Tip 2: Minimize media exposure
Children who’ve experienced a traumatic event can often find relentless media coverage to be further traumatizing. Excessive exposure to images of a crisis or disturbing event—such as repeatedly viewing video clips on social media or news sites—can even create traumatic stress in children or teens who were not directly affected by the event.
Limit your child’s media exposure to the traumatic event. Don’t let your child watch the news or check social media just before bed, and make use of parental controls on the TV, computer, and phone to prevent your child from repeatedly viewing disturbing footage.
As much as you can, watch news reports of the traumatic event with your child. You can reassure your child as you’re watching and help place information in context.
Avoid exposing your child to graphic images and videos. It’s often less traumatizing for a child or teen to read the newspaper rather than watch television coverage or view video clips of the event.
Tip 3: Engage your child
You can’t will your child to recover from a traumatic experience, but you can play a major role in the healing process by simply spending time together and talking face to face—free from TV, phones, video games, and other distractions. Do your best to create an environment where your kids feel safe to communicate what they’re feeling and to ask questions.
Provide your child with ongoing opportunities to talk about what they went through or what they’re seeing in the media. Encourage them to ask questions and express their concerns but don’t force them to talk.

**Data section**
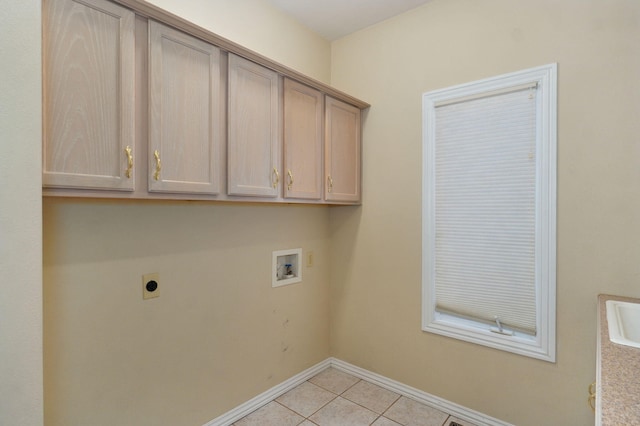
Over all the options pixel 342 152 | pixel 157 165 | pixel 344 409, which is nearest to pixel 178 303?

**Aim of the exercise**
Resume the guidance on helping children after a traumatic event, continuing from its last sentence under "Tip 3: Engage your child".

**Answer to this task**
Communicate with your child in an age-appropriate way. Younger children, for example, will respond to reassuring hugs and simple phrases such as “It’s over now” or “It’s all going to be okay.” Older children, though, will draw more comfort from hearing facts and information about what happened.
Acknowledge and validate your child’s concerns. The traumatic event may bring up unrelated fears and issues in your child. Comfort for your child comes from feeling understood and accepted by you, so acknowledge their fears even if they don’t seem relevant to you.
Reassure your child. The event was not their fault, you love them, and it’s okay for them to feel upset, angry, or scared.
Tip 4: Encourage physical activity
Physical activity can burn off adrenaline, release mood-enhancing endorphins, and help your child or teen sleep better at night.
Find a sport that your child enjoys. Activities such as basketball, soccer, running, martial arts, or swimming that require moving both the arms and legs can help rouse your child’s nervous system from that “stuck” feeling that often follows a traumatic experience.
Offer to participate in sports, games, or physical activities with your child. If they seem resistant to get off the couch, play some of their favorite music and dance together. Once a child gets moving, they’ll start to feel more energetic.
Encourage your child to go outside to play with friends or a pet and blow off steam.
Schedule a family outing to a hiking trail, lake, or beach. Spending time in nature can ease stress and boost a child’s overall mood.
Take younger children to a playground, activity center, or arrange play dates.
Tip 5: Feed your child a healthy diet
The food your child eats can have a profound impact on their mood and ability to cope with traumatic stress. Processed and convenience food, refined carbohydrates, and sugary drinks and snacks can create mood swings and worsen symptoms of traumatic stress.
Conversely, eating plenty of fresh fruit and vegetables, high-quality protein, and healthy fats, especially omega-3 fatty acids, can help your child or teen better cope with the ups and downs that follow a disturbing experience.
Focus on overall diet rather than specific foods. Kids should be eating whole, minimally processed food—food that is as close to its natural form as possible.
Limit fried food, sweet desserts, sugary snacks and cereals, and refined flour. These can all negatively affect a child’s mood.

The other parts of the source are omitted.